Auch Kleidungen, die in Heimarbeit entstanden, wurden meistens mit großem handwerklichen Geschick genäht.
Wunderschöne Spitzen oder mit Perlen besetzte Kleidung wurde in wochenlanger Arbeit hergestellt.
Aus unserer heutigen Sicht schien man früher unendlich viel Zeit gehabt zu haben.
Bei der Puppenindustrie, ansässig im Thüringer Wald, wurde der größte Teil der Näharbeit in den häuslichen Stuben erledigt.

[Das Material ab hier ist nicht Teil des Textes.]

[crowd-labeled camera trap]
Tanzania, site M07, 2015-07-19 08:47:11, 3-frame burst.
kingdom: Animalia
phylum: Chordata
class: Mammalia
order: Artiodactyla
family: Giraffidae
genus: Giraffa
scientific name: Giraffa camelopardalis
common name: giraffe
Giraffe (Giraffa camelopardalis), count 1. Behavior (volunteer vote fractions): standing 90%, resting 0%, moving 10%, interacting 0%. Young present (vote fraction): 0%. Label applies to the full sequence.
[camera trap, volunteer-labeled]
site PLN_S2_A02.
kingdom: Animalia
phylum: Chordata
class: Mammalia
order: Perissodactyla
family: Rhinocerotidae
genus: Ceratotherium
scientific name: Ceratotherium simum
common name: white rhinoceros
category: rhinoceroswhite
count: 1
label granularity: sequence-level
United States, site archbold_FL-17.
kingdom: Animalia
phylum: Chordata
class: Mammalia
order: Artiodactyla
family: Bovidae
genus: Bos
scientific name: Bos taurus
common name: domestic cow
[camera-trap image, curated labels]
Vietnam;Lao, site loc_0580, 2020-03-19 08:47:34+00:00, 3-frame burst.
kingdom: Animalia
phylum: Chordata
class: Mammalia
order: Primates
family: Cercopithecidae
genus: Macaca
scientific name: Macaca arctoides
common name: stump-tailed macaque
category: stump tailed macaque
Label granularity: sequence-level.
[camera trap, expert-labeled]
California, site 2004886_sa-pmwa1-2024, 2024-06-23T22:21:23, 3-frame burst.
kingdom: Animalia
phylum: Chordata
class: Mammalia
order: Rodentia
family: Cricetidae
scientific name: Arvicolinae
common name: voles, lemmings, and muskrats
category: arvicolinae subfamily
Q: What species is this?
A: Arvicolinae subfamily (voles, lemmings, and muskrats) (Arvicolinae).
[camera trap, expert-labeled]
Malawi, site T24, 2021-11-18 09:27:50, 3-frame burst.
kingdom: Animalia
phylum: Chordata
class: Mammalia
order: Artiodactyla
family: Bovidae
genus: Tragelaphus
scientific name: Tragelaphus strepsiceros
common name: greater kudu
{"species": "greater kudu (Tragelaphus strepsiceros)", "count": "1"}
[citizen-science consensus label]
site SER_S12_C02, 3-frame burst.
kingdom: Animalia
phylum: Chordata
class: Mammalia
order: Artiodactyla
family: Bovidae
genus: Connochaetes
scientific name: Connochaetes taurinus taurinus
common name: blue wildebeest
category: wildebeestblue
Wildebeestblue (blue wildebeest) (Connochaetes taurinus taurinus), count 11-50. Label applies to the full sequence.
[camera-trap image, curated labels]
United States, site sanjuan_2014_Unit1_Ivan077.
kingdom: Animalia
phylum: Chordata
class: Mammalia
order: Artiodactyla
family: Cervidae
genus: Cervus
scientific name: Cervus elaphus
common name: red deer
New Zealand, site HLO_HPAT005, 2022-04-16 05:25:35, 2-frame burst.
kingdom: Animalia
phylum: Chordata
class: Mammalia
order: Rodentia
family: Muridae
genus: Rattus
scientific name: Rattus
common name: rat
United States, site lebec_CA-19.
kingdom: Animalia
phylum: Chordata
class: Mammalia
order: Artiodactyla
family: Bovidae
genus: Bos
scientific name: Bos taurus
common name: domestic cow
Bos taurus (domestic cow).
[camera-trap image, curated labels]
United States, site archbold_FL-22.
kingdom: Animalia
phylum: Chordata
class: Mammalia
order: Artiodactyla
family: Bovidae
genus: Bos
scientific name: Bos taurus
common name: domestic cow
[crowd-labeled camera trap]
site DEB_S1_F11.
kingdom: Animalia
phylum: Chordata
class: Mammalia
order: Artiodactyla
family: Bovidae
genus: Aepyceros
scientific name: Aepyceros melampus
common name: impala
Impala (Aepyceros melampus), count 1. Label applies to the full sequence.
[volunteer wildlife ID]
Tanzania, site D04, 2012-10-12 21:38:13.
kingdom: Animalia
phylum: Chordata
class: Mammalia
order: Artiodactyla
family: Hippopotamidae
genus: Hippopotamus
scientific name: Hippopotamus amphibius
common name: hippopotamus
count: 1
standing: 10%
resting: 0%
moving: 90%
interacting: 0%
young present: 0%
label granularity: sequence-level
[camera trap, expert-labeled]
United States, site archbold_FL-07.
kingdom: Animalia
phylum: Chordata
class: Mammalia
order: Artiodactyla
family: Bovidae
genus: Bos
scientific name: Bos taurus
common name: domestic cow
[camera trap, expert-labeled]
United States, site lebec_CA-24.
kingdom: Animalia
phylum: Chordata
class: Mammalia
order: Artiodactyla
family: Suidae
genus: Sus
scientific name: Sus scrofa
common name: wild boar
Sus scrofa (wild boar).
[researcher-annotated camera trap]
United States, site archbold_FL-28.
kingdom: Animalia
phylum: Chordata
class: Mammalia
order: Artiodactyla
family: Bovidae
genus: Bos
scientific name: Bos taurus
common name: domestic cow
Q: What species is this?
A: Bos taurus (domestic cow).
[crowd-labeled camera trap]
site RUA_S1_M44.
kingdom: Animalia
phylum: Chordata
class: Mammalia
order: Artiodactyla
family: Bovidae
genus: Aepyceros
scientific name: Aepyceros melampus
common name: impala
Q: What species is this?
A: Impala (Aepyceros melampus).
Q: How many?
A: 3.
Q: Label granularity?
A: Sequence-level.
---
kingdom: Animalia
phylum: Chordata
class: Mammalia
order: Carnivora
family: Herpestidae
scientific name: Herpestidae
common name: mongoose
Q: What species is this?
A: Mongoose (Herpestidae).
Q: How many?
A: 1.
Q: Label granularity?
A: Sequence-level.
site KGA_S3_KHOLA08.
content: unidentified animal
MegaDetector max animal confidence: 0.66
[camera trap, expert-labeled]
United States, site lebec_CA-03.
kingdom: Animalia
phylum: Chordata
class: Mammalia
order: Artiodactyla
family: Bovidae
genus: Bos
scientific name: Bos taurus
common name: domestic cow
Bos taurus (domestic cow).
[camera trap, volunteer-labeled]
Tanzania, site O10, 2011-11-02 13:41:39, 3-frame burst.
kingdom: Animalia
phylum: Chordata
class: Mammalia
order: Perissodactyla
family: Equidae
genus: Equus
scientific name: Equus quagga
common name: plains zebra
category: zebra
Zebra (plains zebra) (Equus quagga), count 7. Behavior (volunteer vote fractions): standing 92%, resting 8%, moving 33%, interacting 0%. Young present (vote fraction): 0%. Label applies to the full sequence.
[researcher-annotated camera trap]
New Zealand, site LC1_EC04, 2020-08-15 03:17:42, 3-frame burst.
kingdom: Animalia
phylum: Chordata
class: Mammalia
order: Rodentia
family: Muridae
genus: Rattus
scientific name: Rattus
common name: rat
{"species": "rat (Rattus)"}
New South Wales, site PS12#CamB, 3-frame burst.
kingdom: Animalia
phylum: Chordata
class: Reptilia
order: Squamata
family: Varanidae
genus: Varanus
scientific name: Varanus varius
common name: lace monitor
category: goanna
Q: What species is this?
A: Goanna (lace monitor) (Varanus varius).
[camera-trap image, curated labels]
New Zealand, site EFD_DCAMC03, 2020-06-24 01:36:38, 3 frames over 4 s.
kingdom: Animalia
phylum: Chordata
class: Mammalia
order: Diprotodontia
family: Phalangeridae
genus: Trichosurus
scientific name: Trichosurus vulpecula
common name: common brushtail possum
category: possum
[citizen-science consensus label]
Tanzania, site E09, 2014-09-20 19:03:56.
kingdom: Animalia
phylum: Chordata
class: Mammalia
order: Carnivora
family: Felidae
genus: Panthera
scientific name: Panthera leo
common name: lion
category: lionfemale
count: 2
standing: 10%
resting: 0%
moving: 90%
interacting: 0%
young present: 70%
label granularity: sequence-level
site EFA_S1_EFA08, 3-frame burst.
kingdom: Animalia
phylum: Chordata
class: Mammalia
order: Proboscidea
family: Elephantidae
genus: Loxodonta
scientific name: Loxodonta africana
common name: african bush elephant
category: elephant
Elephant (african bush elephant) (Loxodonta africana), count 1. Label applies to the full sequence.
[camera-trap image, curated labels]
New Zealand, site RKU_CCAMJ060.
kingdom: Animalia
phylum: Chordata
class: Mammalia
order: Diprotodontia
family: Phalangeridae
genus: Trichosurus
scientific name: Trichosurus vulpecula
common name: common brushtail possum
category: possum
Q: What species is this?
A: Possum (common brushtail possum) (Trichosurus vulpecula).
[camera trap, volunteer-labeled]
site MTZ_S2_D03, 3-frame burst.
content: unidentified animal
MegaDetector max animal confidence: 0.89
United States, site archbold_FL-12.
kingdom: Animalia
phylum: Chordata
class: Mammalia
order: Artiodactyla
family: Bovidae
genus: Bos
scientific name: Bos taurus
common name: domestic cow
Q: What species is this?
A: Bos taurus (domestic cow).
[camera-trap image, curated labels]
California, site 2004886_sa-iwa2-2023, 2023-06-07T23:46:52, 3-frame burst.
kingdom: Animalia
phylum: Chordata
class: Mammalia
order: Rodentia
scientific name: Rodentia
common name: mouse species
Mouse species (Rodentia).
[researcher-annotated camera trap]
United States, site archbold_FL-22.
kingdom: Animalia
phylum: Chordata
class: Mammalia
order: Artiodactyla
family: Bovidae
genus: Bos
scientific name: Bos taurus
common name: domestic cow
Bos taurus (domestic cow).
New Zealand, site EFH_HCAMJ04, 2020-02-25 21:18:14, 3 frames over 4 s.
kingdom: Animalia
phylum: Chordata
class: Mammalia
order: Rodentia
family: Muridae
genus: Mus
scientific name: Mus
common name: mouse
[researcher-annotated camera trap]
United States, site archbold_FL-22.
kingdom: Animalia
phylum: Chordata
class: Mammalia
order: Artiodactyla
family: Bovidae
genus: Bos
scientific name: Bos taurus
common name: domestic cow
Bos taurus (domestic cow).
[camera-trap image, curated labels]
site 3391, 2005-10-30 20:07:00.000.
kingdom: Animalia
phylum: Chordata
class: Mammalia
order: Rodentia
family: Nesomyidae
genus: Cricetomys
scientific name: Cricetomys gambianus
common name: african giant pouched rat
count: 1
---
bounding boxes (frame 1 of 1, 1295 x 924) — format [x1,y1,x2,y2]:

Es ist natürlich klar, daß Kleidungsstücke, die heute nachgenäht werden, nur aus alten Stoffen und Spitzen bestehen dürfen.
Ein alter Baumwollsamt fällt eben ganz anders als einer aus Kunststoff.
Spitzen aus Perlon mögen bei einer modernen Puppe angebracht sein, haben aber an einer alten Puppe nichts zu suchen. Da jeder Puppenkörper doch sehr eigene Maße hat, muß die Kleidung schon auf den Körper zugeschnitten werden. Unterwäsche und Strümpfe gehören natürlich auch dazu.
Bei den Schuhen ist es schon schwieriger die passenden zu finden, ist doch sehr viel geschmackloses auf dem Markt.
Manche Puppe, die nicht mehr viel Haare hat, ist mit einem Hut gut beraten. Allerdings mag man die vielen Strohhüte nun auch
nicht mehr sehen.Wir sind bemüht, bei der Herstellung der
Puppenkleidung, nach Möglichkeit die oben aufgeführten Punkte einzuhalten. Alte Stoffe sind jedoch nicht mehr häufig zu
finden und sollten, bei Bedarf, mitgeliefert werden.